Dana McCourt at The Edge of the American West has a short series of posts on Leibniz and Spinoza, based partly on The Courtier and the Heretic by Matthew Stewart. This is great stuff, the kind of thing blogs do better than anything — bite-sized interesting pieces that stand by themselves, just because. (And the cheap chronological hook that November 18 was the day in 1676 when the two met in the Hague.)
Scientists think of Leibniz as Newton’s rival in inventing calculus, and barely think of Spinoza at all. But they were both among the most influential philosophers of all time.
Leibniz published books and treatises, but much of what we know of his philosophy comes in the form of letters.
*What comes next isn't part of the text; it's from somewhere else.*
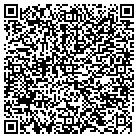 QR code with Family Favorites-Robersonville contacts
I’ve joked that he invented the calculus on the back of a cocktail napkin in the corporate lounge while his flight from Paris to Hanover was delayed, and that of course was an exaggeration for comic effect.
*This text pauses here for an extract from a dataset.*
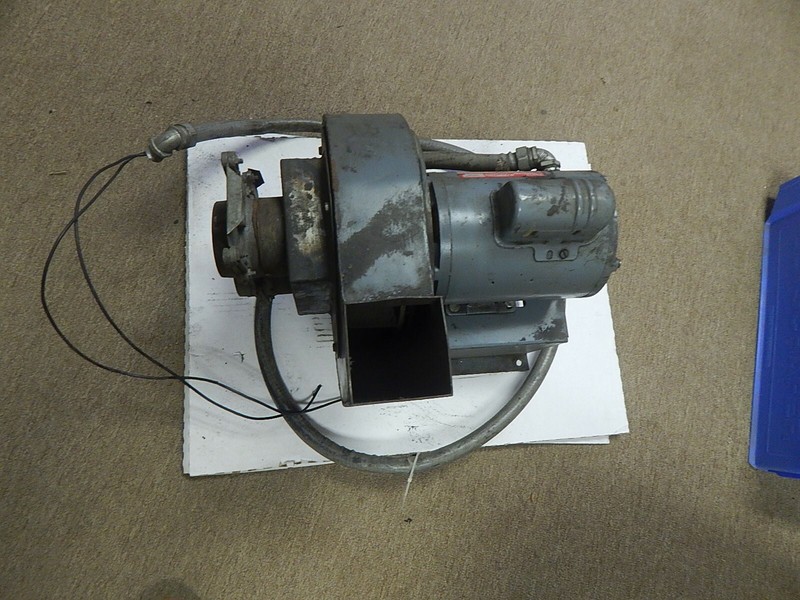 Dayton 2C940 Blower Motor Assembly LR39894 *FREE SHIPPING*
It wasn’t the calculus, but a dialogue on theology, and it was on a yacht from London to Rotterdam that was held fast in port by headwinds.
The two men came started from different launching points, but ended up arriving at very similar philosophies.
Spinoza’s naturalism lead him to atheism, but Leibniz came to Spinoza via his theism. That is, Leibniz found himself desperately trying to come up with an argument that showed that his own philosophy was not threatened by the spectre of Spinozism, but his philosophical commitments, especially those concerning the nature of God, meant his options were limited.
Foremost among those commitments was the Principle of Sufficient Reason: the idea that nothing is “just because,” there is always an intelligible reason for everything feature of the world. It sounds innocent enough, but takes you to dangerous places if you buy into it with all your heart.
As far as I can tell, the PSR is not especially popular in respectable philosophical circles these days, but it is still hanging in there. It’s basically the foundation for Paul Davies’s claim that any respectable laws of physics must have a good reason for being the way they are. I don’t agree, myself; it might be true, but I’m very open to the possibility that the final product of our investigation into the ultimate workings of nature will be a set of rules that could easily have been different, but they simply are they way they are. At the very least, I would strongly defend the proposition that we should be open to this possibility; whether or not there is a small set of brute facts about the universe that lack any underlying justification, there is certainly no good reason to deny that scenario on the basis of pure thought, before we know what the ultimate rules actually are.
At a more casual level, the PSR shows up in the common belief that everything happens for a reason. That’s where the pernicious side of this purportedly sunny philosophy rears its head: if everything has a purpose, even the most terrible random events require an explanation, and from there it’s a short road to the urge to put the blame on someone. Or, on the flip side, to kill ’em all and let God sort them out. One day, when human beings have universally adopted an enlightened materialist view of the cosmos and have developed a corresponding system of ethics and morality, an important piece of the puzzle will be an acceptance of randomness and contingency. All is not for the best, in the best of all possible worlds, and that leaves it up to us to try to make things better.